Today I went to what I consider to be my work Christmas party, which is actually the Christmas party for heart transplant recipients at TGH. I put on a happy face, talked animatedly with my friends and ended up with three name tags instead of one when a fellow heart transplant recipient’s four and a half year-old daughter decided to use my name to practice her writing skills. It was cute.
When it was over, however, and I was on my way home, I train-wrecked.
I’ve never been especially skilled at identifying my emotions in the moment, unless the emotions are anger and/or disgust which seem to be easily identifiable. Instead, on many intense emotional occasions I find myself able to deal with things in a rational manner only to be a confused emotional train-wreck afterwards.
Going to a Christmas party sounds fun in theory, but going to the yearly Christmas party for heart transplant recipients is gut-wrenching. Beneath the festive mood and lively conversation is an undertow of all the things we as transplant recipients have had to endure throughout the year: biopsies, drug changes, infections, and rejection.
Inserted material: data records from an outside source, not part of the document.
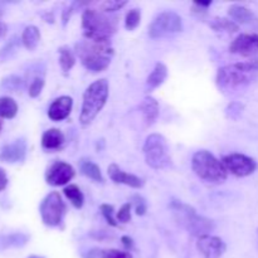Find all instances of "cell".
<instances>
[{
  "label": "cell",
  "instance_id": "cell-26",
  "mask_svg": "<svg viewBox=\"0 0 258 258\" xmlns=\"http://www.w3.org/2000/svg\"><path fill=\"white\" fill-rule=\"evenodd\" d=\"M211 27L214 30H224L228 33H234L238 30V24L233 20L227 19V18H214L211 22Z\"/></svg>",
  "mask_w": 258,
  "mask_h": 258
},
{
  "label": "cell",
  "instance_id": "cell-36",
  "mask_svg": "<svg viewBox=\"0 0 258 258\" xmlns=\"http://www.w3.org/2000/svg\"><path fill=\"white\" fill-rule=\"evenodd\" d=\"M8 185V176L4 169L0 168V191L4 190Z\"/></svg>",
  "mask_w": 258,
  "mask_h": 258
},
{
  "label": "cell",
  "instance_id": "cell-15",
  "mask_svg": "<svg viewBox=\"0 0 258 258\" xmlns=\"http://www.w3.org/2000/svg\"><path fill=\"white\" fill-rule=\"evenodd\" d=\"M107 173L111 180L116 184H123V185L131 186V188L135 189H140L144 186L143 179L139 178L138 175H134V174L126 173L122 169L118 168V165H116V164H111L108 166Z\"/></svg>",
  "mask_w": 258,
  "mask_h": 258
},
{
  "label": "cell",
  "instance_id": "cell-38",
  "mask_svg": "<svg viewBox=\"0 0 258 258\" xmlns=\"http://www.w3.org/2000/svg\"><path fill=\"white\" fill-rule=\"evenodd\" d=\"M7 32H8L7 24H5L4 22H2V20H0V40H2L3 38L5 37V34H7Z\"/></svg>",
  "mask_w": 258,
  "mask_h": 258
},
{
  "label": "cell",
  "instance_id": "cell-22",
  "mask_svg": "<svg viewBox=\"0 0 258 258\" xmlns=\"http://www.w3.org/2000/svg\"><path fill=\"white\" fill-rule=\"evenodd\" d=\"M40 42V32L35 25H28L22 33V43L28 50H34Z\"/></svg>",
  "mask_w": 258,
  "mask_h": 258
},
{
  "label": "cell",
  "instance_id": "cell-34",
  "mask_svg": "<svg viewBox=\"0 0 258 258\" xmlns=\"http://www.w3.org/2000/svg\"><path fill=\"white\" fill-rule=\"evenodd\" d=\"M133 202L135 204V211L138 216H144L148 211V204H146V201L140 196L133 197Z\"/></svg>",
  "mask_w": 258,
  "mask_h": 258
},
{
  "label": "cell",
  "instance_id": "cell-4",
  "mask_svg": "<svg viewBox=\"0 0 258 258\" xmlns=\"http://www.w3.org/2000/svg\"><path fill=\"white\" fill-rule=\"evenodd\" d=\"M108 93H110V85L106 78L95 81L86 88L80 115V122L83 126L90 125L97 117L107 102Z\"/></svg>",
  "mask_w": 258,
  "mask_h": 258
},
{
  "label": "cell",
  "instance_id": "cell-30",
  "mask_svg": "<svg viewBox=\"0 0 258 258\" xmlns=\"http://www.w3.org/2000/svg\"><path fill=\"white\" fill-rule=\"evenodd\" d=\"M126 4H127V2H125V0H123V2L122 0H107V2L101 3L100 8L103 13L110 14V13L117 12V10L122 9Z\"/></svg>",
  "mask_w": 258,
  "mask_h": 258
},
{
  "label": "cell",
  "instance_id": "cell-25",
  "mask_svg": "<svg viewBox=\"0 0 258 258\" xmlns=\"http://www.w3.org/2000/svg\"><path fill=\"white\" fill-rule=\"evenodd\" d=\"M18 113V103L9 96L0 97V117L14 118Z\"/></svg>",
  "mask_w": 258,
  "mask_h": 258
},
{
  "label": "cell",
  "instance_id": "cell-27",
  "mask_svg": "<svg viewBox=\"0 0 258 258\" xmlns=\"http://www.w3.org/2000/svg\"><path fill=\"white\" fill-rule=\"evenodd\" d=\"M44 83H45L44 76H40V75L34 76V77L32 78V81H30L29 87H28V93H29L30 97L32 98L38 97V96L42 93L43 87H44Z\"/></svg>",
  "mask_w": 258,
  "mask_h": 258
},
{
  "label": "cell",
  "instance_id": "cell-35",
  "mask_svg": "<svg viewBox=\"0 0 258 258\" xmlns=\"http://www.w3.org/2000/svg\"><path fill=\"white\" fill-rule=\"evenodd\" d=\"M80 4H81V3L75 2V3H72V4H71L70 7L66 8V10H63V14H62L63 24H64V25L67 24L68 20H70L71 17H72L73 12H76V7H78V5H80Z\"/></svg>",
  "mask_w": 258,
  "mask_h": 258
},
{
  "label": "cell",
  "instance_id": "cell-7",
  "mask_svg": "<svg viewBox=\"0 0 258 258\" xmlns=\"http://www.w3.org/2000/svg\"><path fill=\"white\" fill-rule=\"evenodd\" d=\"M143 150L146 164L155 170L168 168L171 164L168 141L160 134L149 135L144 144Z\"/></svg>",
  "mask_w": 258,
  "mask_h": 258
},
{
  "label": "cell",
  "instance_id": "cell-39",
  "mask_svg": "<svg viewBox=\"0 0 258 258\" xmlns=\"http://www.w3.org/2000/svg\"><path fill=\"white\" fill-rule=\"evenodd\" d=\"M211 4H212V2H197V3H194V5H196V7H199V8H207V7H209Z\"/></svg>",
  "mask_w": 258,
  "mask_h": 258
},
{
  "label": "cell",
  "instance_id": "cell-20",
  "mask_svg": "<svg viewBox=\"0 0 258 258\" xmlns=\"http://www.w3.org/2000/svg\"><path fill=\"white\" fill-rule=\"evenodd\" d=\"M64 144V135L59 128H49L42 136V148L48 151L60 149Z\"/></svg>",
  "mask_w": 258,
  "mask_h": 258
},
{
  "label": "cell",
  "instance_id": "cell-9",
  "mask_svg": "<svg viewBox=\"0 0 258 258\" xmlns=\"http://www.w3.org/2000/svg\"><path fill=\"white\" fill-rule=\"evenodd\" d=\"M181 30H183V22L180 15L171 10L158 14L149 25V35L153 39L174 35Z\"/></svg>",
  "mask_w": 258,
  "mask_h": 258
},
{
  "label": "cell",
  "instance_id": "cell-5",
  "mask_svg": "<svg viewBox=\"0 0 258 258\" xmlns=\"http://www.w3.org/2000/svg\"><path fill=\"white\" fill-rule=\"evenodd\" d=\"M191 169L198 178L208 183H223L228 176L223 163L207 150H199L194 154L191 158Z\"/></svg>",
  "mask_w": 258,
  "mask_h": 258
},
{
  "label": "cell",
  "instance_id": "cell-17",
  "mask_svg": "<svg viewBox=\"0 0 258 258\" xmlns=\"http://www.w3.org/2000/svg\"><path fill=\"white\" fill-rule=\"evenodd\" d=\"M228 15L237 24H254L257 22L256 14L243 5H232L228 9Z\"/></svg>",
  "mask_w": 258,
  "mask_h": 258
},
{
  "label": "cell",
  "instance_id": "cell-13",
  "mask_svg": "<svg viewBox=\"0 0 258 258\" xmlns=\"http://www.w3.org/2000/svg\"><path fill=\"white\" fill-rule=\"evenodd\" d=\"M229 52L234 54L252 57L258 53V34L256 33H244L239 34L229 45Z\"/></svg>",
  "mask_w": 258,
  "mask_h": 258
},
{
  "label": "cell",
  "instance_id": "cell-12",
  "mask_svg": "<svg viewBox=\"0 0 258 258\" xmlns=\"http://www.w3.org/2000/svg\"><path fill=\"white\" fill-rule=\"evenodd\" d=\"M197 248L204 258H221L226 252L227 246L219 237L207 234L199 237L197 241Z\"/></svg>",
  "mask_w": 258,
  "mask_h": 258
},
{
  "label": "cell",
  "instance_id": "cell-10",
  "mask_svg": "<svg viewBox=\"0 0 258 258\" xmlns=\"http://www.w3.org/2000/svg\"><path fill=\"white\" fill-rule=\"evenodd\" d=\"M222 163H223L227 171H229L233 175L239 176V178L251 175V174L254 173L257 168V164L253 159L247 155H243V154L237 153L224 156Z\"/></svg>",
  "mask_w": 258,
  "mask_h": 258
},
{
  "label": "cell",
  "instance_id": "cell-3",
  "mask_svg": "<svg viewBox=\"0 0 258 258\" xmlns=\"http://www.w3.org/2000/svg\"><path fill=\"white\" fill-rule=\"evenodd\" d=\"M83 38L100 42H110L117 32V18L111 17L102 10L88 8L82 13Z\"/></svg>",
  "mask_w": 258,
  "mask_h": 258
},
{
  "label": "cell",
  "instance_id": "cell-37",
  "mask_svg": "<svg viewBox=\"0 0 258 258\" xmlns=\"http://www.w3.org/2000/svg\"><path fill=\"white\" fill-rule=\"evenodd\" d=\"M121 242H122V244L125 246L126 249H131L134 247V241L133 238H130V237L123 236L122 238H121Z\"/></svg>",
  "mask_w": 258,
  "mask_h": 258
},
{
  "label": "cell",
  "instance_id": "cell-11",
  "mask_svg": "<svg viewBox=\"0 0 258 258\" xmlns=\"http://www.w3.org/2000/svg\"><path fill=\"white\" fill-rule=\"evenodd\" d=\"M76 175L75 168L66 161H54L45 173V181L52 186H62L70 183Z\"/></svg>",
  "mask_w": 258,
  "mask_h": 258
},
{
  "label": "cell",
  "instance_id": "cell-33",
  "mask_svg": "<svg viewBox=\"0 0 258 258\" xmlns=\"http://www.w3.org/2000/svg\"><path fill=\"white\" fill-rule=\"evenodd\" d=\"M131 206H133V203H126L123 204L122 207L120 208V211L117 212V214H116V219H117L118 222H121V223H127L128 221L131 219Z\"/></svg>",
  "mask_w": 258,
  "mask_h": 258
},
{
  "label": "cell",
  "instance_id": "cell-8",
  "mask_svg": "<svg viewBox=\"0 0 258 258\" xmlns=\"http://www.w3.org/2000/svg\"><path fill=\"white\" fill-rule=\"evenodd\" d=\"M42 222L47 227H59L67 213V207L58 191H52L43 199L39 206Z\"/></svg>",
  "mask_w": 258,
  "mask_h": 258
},
{
  "label": "cell",
  "instance_id": "cell-28",
  "mask_svg": "<svg viewBox=\"0 0 258 258\" xmlns=\"http://www.w3.org/2000/svg\"><path fill=\"white\" fill-rule=\"evenodd\" d=\"M141 22V12L139 9H131L126 14L125 18V28L127 30H134L139 27Z\"/></svg>",
  "mask_w": 258,
  "mask_h": 258
},
{
  "label": "cell",
  "instance_id": "cell-29",
  "mask_svg": "<svg viewBox=\"0 0 258 258\" xmlns=\"http://www.w3.org/2000/svg\"><path fill=\"white\" fill-rule=\"evenodd\" d=\"M23 85H24V82H23L22 78L18 77V76H9V77L4 78L2 83L3 87H4L5 90L10 91V92H17V91L22 90Z\"/></svg>",
  "mask_w": 258,
  "mask_h": 258
},
{
  "label": "cell",
  "instance_id": "cell-14",
  "mask_svg": "<svg viewBox=\"0 0 258 258\" xmlns=\"http://www.w3.org/2000/svg\"><path fill=\"white\" fill-rule=\"evenodd\" d=\"M25 155H27V141L24 139H18L2 149L0 160L9 164L22 163L25 159Z\"/></svg>",
  "mask_w": 258,
  "mask_h": 258
},
{
  "label": "cell",
  "instance_id": "cell-16",
  "mask_svg": "<svg viewBox=\"0 0 258 258\" xmlns=\"http://www.w3.org/2000/svg\"><path fill=\"white\" fill-rule=\"evenodd\" d=\"M73 100L70 96H60L55 98L48 108V117L52 121H63L71 115Z\"/></svg>",
  "mask_w": 258,
  "mask_h": 258
},
{
  "label": "cell",
  "instance_id": "cell-31",
  "mask_svg": "<svg viewBox=\"0 0 258 258\" xmlns=\"http://www.w3.org/2000/svg\"><path fill=\"white\" fill-rule=\"evenodd\" d=\"M100 211L101 214L103 216V218L106 219L108 224L111 227H117V219L115 218V209H113L112 206L110 204H101L100 206Z\"/></svg>",
  "mask_w": 258,
  "mask_h": 258
},
{
  "label": "cell",
  "instance_id": "cell-1",
  "mask_svg": "<svg viewBox=\"0 0 258 258\" xmlns=\"http://www.w3.org/2000/svg\"><path fill=\"white\" fill-rule=\"evenodd\" d=\"M75 54L80 58L86 70L92 73H100L110 66L113 48L111 42H100L83 38L76 43Z\"/></svg>",
  "mask_w": 258,
  "mask_h": 258
},
{
  "label": "cell",
  "instance_id": "cell-23",
  "mask_svg": "<svg viewBox=\"0 0 258 258\" xmlns=\"http://www.w3.org/2000/svg\"><path fill=\"white\" fill-rule=\"evenodd\" d=\"M63 193H64L66 198L71 202V204H72L75 208H82L83 204H85V196H83L81 189L78 188L76 184H70V185L66 186V188L63 189Z\"/></svg>",
  "mask_w": 258,
  "mask_h": 258
},
{
  "label": "cell",
  "instance_id": "cell-19",
  "mask_svg": "<svg viewBox=\"0 0 258 258\" xmlns=\"http://www.w3.org/2000/svg\"><path fill=\"white\" fill-rule=\"evenodd\" d=\"M166 78H168V67L161 62L156 63L154 70L151 71V73L146 78V90L151 92L155 88L160 87L165 82Z\"/></svg>",
  "mask_w": 258,
  "mask_h": 258
},
{
  "label": "cell",
  "instance_id": "cell-2",
  "mask_svg": "<svg viewBox=\"0 0 258 258\" xmlns=\"http://www.w3.org/2000/svg\"><path fill=\"white\" fill-rule=\"evenodd\" d=\"M258 75V58L248 62L224 66L217 72L216 82L219 90L233 91L249 85Z\"/></svg>",
  "mask_w": 258,
  "mask_h": 258
},
{
  "label": "cell",
  "instance_id": "cell-6",
  "mask_svg": "<svg viewBox=\"0 0 258 258\" xmlns=\"http://www.w3.org/2000/svg\"><path fill=\"white\" fill-rule=\"evenodd\" d=\"M170 207L173 209L176 222L180 223L189 233L197 236L198 238L209 234V232L213 231L216 227L213 221L206 218V217L198 216L196 209L188 204H184L179 201H173Z\"/></svg>",
  "mask_w": 258,
  "mask_h": 258
},
{
  "label": "cell",
  "instance_id": "cell-18",
  "mask_svg": "<svg viewBox=\"0 0 258 258\" xmlns=\"http://www.w3.org/2000/svg\"><path fill=\"white\" fill-rule=\"evenodd\" d=\"M140 111L143 113L144 122L145 125L151 126L154 125V122L156 121L159 116V102L151 96H148L143 100V102L140 103Z\"/></svg>",
  "mask_w": 258,
  "mask_h": 258
},
{
  "label": "cell",
  "instance_id": "cell-40",
  "mask_svg": "<svg viewBox=\"0 0 258 258\" xmlns=\"http://www.w3.org/2000/svg\"><path fill=\"white\" fill-rule=\"evenodd\" d=\"M2 128H3V118L0 117V133H2Z\"/></svg>",
  "mask_w": 258,
  "mask_h": 258
},
{
  "label": "cell",
  "instance_id": "cell-32",
  "mask_svg": "<svg viewBox=\"0 0 258 258\" xmlns=\"http://www.w3.org/2000/svg\"><path fill=\"white\" fill-rule=\"evenodd\" d=\"M101 258H134L128 252L120 251V249H103L100 252Z\"/></svg>",
  "mask_w": 258,
  "mask_h": 258
},
{
  "label": "cell",
  "instance_id": "cell-21",
  "mask_svg": "<svg viewBox=\"0 0 258 258\" xmlns=\"http://www.w3.org/2000/svg\"><path fill=\"white\" fill-rule=\"evenodd\" d=\"M80 170L83 175L87 176L91 180L97 181V183H102L103 181L102 171H101L100 166L93 163L92 160H90V159H81Z\"/></svg>",
  "mask_w": 258,
  "mask_h": 258
},
{
  "label": "cell",
  "instance_id": "cell-24",
  "mask_svg": "<svg viewBox=\"0 0 258 258\" xmlns=\"http://www.w3.org/2000/svg\"><path fill=\"white\" fill-rule=\"evenodd\" d=\"M58 53H59V66L62 71L64 73L70 72L76 63L75 52L70 47H67V45H63V47L58 49Z\"/></svg>",
  "mask_w": 258,
  "mask_h": 258
},
{
  "label": "cell",
  "instance_id": "cell-41",
  "mask_svg": "<svg viewBox=\"0 0 258 258\" xmlns=\"http://www.w3.org/2000/svg\"><path fill=\"white\" fill-rule=\"evenodd\" d=\"M29 258H43V257H39V256H30Z\"/></svg>",
  "mask_w": 258,
  "mask_h": 258
}]
</instances>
But every year we go around the room and tell everyone our names and how long we’ve had our new hearts and there is little talk of the real life of a transplant recipient as we clap for the amount of time each of us has survived.
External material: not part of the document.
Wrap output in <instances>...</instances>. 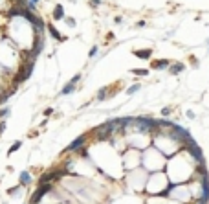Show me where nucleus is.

The thing is, while I observe this phenomenon and feel uncomfortable over the pressure I feel to be ever positive and thankful, I also perpetrate it. When people asked how I was today, I said I was fine even though just before the party I signed a consent form for doctors to use the tissue from my upcoming kidney biopsy for research.
So when I couldn’t stop myself from crying on the way home, I was trying to figure out why. I was anxious at the party, but generally I had a great time. I like being able to see my friends in a social setting, and while seeing some of my doctors and support staff in a social setting is weird, it’s still a nice reprieve from the medicinalized world I’m used to. I enjoy the comradery of it all, but somehow that comradery leaves me feeling more isolated than ever, especially when this year (as last year) I was the only one at the party who had had both a liver transplant and a heart transplant.
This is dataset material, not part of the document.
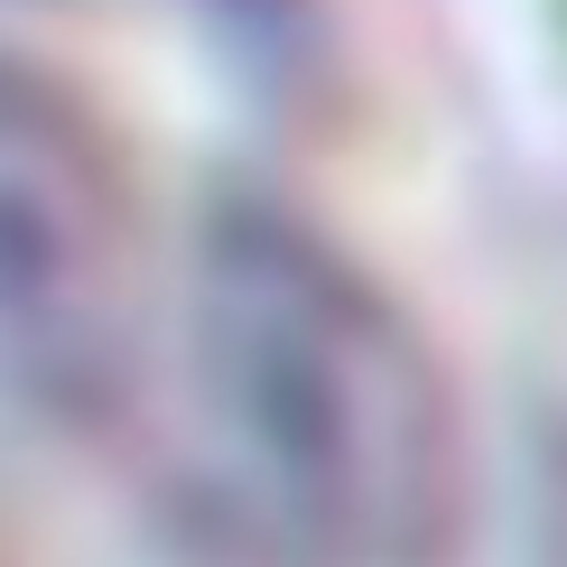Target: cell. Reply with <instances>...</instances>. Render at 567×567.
Segmentation results:
<instances>
[{"instance_id": "6da1fadb", "label": "cell", "mask_w": 567, "mask_h": 567, "mask_svg": "<svg viewBox=\"0 0 567 567\" xmlns=\"http://www.w3.org/2000/svg\"><path fill=\"white\" fill-rule=\"evenodd\" d=\"M177 456L298 567H400L456 522V410L410 317L289 215L233 205L177 279Z\"/></svg>"}, {"instance_id": "7a4b0ae2", "label": "cell", "mask_w": 567, "mask_h": 567, "mask_svg": "<svg viewBox=\"0 0 567 567\" xmlns=\"http://www.w3.org/2000/svg\"><path fill=\"white\" fill-rule=\"evenodd\" d=\"M131 196L103 140L0 65V382L93 400L131 353Z\"/></svg>"}]
</instances>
One thing I’ve never been good at is juggling opposing emotions. While I am happy that I made it through another year and thankful to my new heart for making that a possibility, I also feel sad and scared about the consequences of having a heart transplant. What ended up train-wrecking me was not the fact that I felt these conflicting emotions, but that I felt being conflicted had no place at the party. After such events I often beat myself up because I feel I’m not dealing with things as well as I think others are. I wonder what is wrong with me that I can’t just be happy about having a new heart and leave it at that.
But life is rarely that simple, and this Christmas season I need to remind myself that living with such conflict is okay. It’s okay not to be happy when others want you to be. It’s okay to be sad and scared because those are normal emotions everybody feels. It’s okay to be grieving and celebrating simultaneously. It’s okay not to have it all together all of the time, and it’s okay to let others know you don’t have it all together.
If I can remember those things than maybe I can give myself a break when it comes to holiday pressure to be joyous and jolly. What I appreciate about feeling conflicting emotions is that they contrast with each other and make the moments of joy and happiness that much sweeter.